Edit/Note: this is a Gausian integral. This solution is also used on this wikipedia article.
Let's look at this a bit more generally. We have a function of $a$ of the form $$ G(a) = \int_{-\infty}^\infty f(x,a)\,\mathrm dx. $$ Note that the "$x$" here as a integration variable is just bound inside the integral, so equivalently we can write this as $$ G(a) = \int_{-\infty}^\infty f(\tau,a)\,\mathrm d\tau, $$ or indeed any other symbol instead of $x$ or $\tau$. This is analogous to summation indices: $$ \sum_{k=1}^3 a_k = a_1 + a_2 + a_3 = \sum_{n=1}^3 a_n, $$ it doesn't matter if the index is called $k$ or $n$, as long as it's used consistently.

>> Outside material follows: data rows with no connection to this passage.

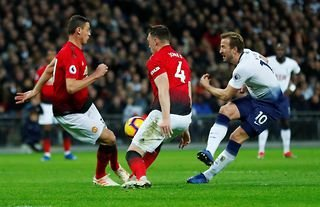 Manchester United players Phil Jones and Nemanja Matic attempt to tackle Tottenham's Harry Kane at Wembley in the Premier League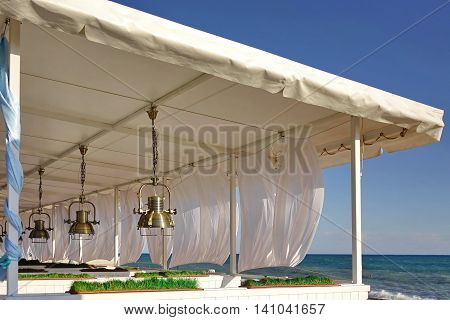 Seaview Restaurant Exterior. White Terrace With Wooden Furniture And Lanterns
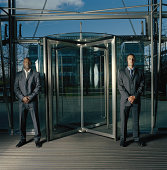 Two men in suits, standing either side of revolving door, portrait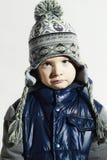 Sad child.winter fashion kids.fashionable little boy in cap. Portrait of sad child.winter fashion kids.fashionable little boy in cap royalty free stock images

Now squaring $f(a)$ yields $$ G(a)^2 = \left(\int_{-\infty}^\infty f(\tau,a)\,\mathrm d\tau\right)\left(\int_{-\infty}^\infty f(\tau,a)\,\mathrm d\tau\right). $$ We can now rename one of the indices (back) to $x$ and the other $y$: $$ G(a)^2 = \left(\int_{-\infty}^\infty f(x,a)\,\mathrm dx\right)\left(\int_{-\infty}^\infty f(y,a)\,\mathrm dy\right). $$ To go from this to a double integral, we treat one as a constant factor and use linearity of the integral: $c\int \dots\,\mathrm dx = \int c(\dots)\,\mathrm dx$. This then yields $$ G(a)^2 = \int_{-\infty}^\infty \underbrace{\left(\int_{-\infty}^\infty f(y,a)\,\mathrm dy\right)}_c f(x,a)\,\mathrm dx. $$ Again $f(x,a)$ may now be treated as a constant factor to the $\mathrm dy$-integral and we get $$ G(a)^2 = \int_{-\infty}^\infty \left(\int_{-\infty}^\infty f(x,a)f(y,a)\,\mathrm dy\right) \,\mathrm dx. $$ This is the double integral you encountered and in a notation used mostly by physicists that treats $\int\mathrm dx$ as an operator applied from the left, this is written as $$ G(a)^2 = \int_{-\infty}^\infty \mathrm dx \int_{-\infty}^\infty \mathrm dy\ f(x,a)f(y,a). $$